WHAT TO DO>
1. According to the review of The Look of Love, what name was Paul Raymond born with?
2. Reproduce a passage from the review of The Look of Love word for word, starting with "Paul Raymond was known as" and ending after "many times over.".

SELECTED PASSAGE>
-- Begin --
20th Aug2013

The Look of Love – DVD

by timbaros





Paul Raymond was known as the King of Soho. He began his reign by producing saucy shows at the Windmill Theatre and then took over a club and named it after himself – The Raymond Review Bar. He also published a saucy men’s magazine called Men Only. The story of Paul Raymond and his life is expertly captured in the new movie The Look of Love. 

Raymond was famous not only for his production of nude revues but he also bought up huge swaths of Soho at a time when that part of London was very cheap, making him a millionaire many many times over.

The Look of Love focuses on his relationship with the three most important woman in his life: his wife Jean (played by Anna Friel), his lover Fiona (a very beautiful Tamsin Egertoon) and his daughter Debbie (Imogen Potts). Raymond is played by Steve Coogan, in a role perfectly suited for him.

The film begins with Raymond, who was actually born Geoffrey Quinn in Liverpool, in his early days at the Windmill, putting his nude women (which was shocking back then) on stage in various forms of artistic poses – along with a lion, thereby creating entertainment (fear, excitement) for his audiences. He gets wrapped up in an affair with one of his ‘actresses’ Fiona Richmond, while his wife Jean is at home taking care of the children. WIth his very late nights and the affair, his marriage falls apart. Meanwhile, he will do anything to make his daughter happy, and this includes creating a show around her, even though she is not much of a singer or stage actress. Unfortunately, Debbie was addicted to drugs, and her life was cut short of a drug overdose in 1992 at the age of 36. Even though Raymond had several other children, Debbie was his favorite, and when she gave him a granddaughter, Fawn, Raymond treated her as his precious little diamond.

Meanwhile, Raymond continued on with his womanizing ways, bedding several women at the same time and enjoying his bachelor penthouse shag pad with a retractable skylight to look up at the moon and the stars. Raymond was THE playboy of his time, he wore expensive tailored clothes, gold and silver jewellry, had chauffers take him around town, even if it were just down the street, drank expensive champagne and always had a very attractive women or two on his arms. Raymond was also known to have spent lots of his money on cocaine, not just for himself but for his friends and hangers on as well. At the time of his death in 2008, Raymond was worth $650 million and gave it all to his granddaughters, Fawn and India Rose (they now manage his property business).

Director Michael Winterbottom has expertly captured the many eras in Paul Raymond’s life – from the 1960’s when he was married to Jean, to the 1970’s when he was with Fiona, to the 1980’s and beyond as his empire grew, through to the death of his daughter to his extra care and attention paid to his granddaughter. Coogan, as mentioned above, is a perfect choice to play the Soho impressario Paul Raymond who is a character that is not only very interesting but was very colourful, full of life, but also a very shrewd businessman as well.
-- End --
DATASET EXCERPT>
-- Begin --
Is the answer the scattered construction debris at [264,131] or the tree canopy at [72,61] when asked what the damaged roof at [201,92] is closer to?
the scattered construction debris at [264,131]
-- End --
OUTPUTS BY TASK>
1. Geoffrey Quinn

2.
Paul Raymond was known as the King of Soho. He began his reign by producing saucy shows at the Windmill Theatre and then took over a club and named it after himself – The Raymond Review Bar. He also published a saucy men’s magazine called Men Only. The story of Paul Raymond and his life is expertly captured in the new movie The Look of Love. 

Raymond was famous not only for his production of nude revues but he also bought up huge swaths of Soho at a time when that part of London was very cheap, making him a millionaire many many times over.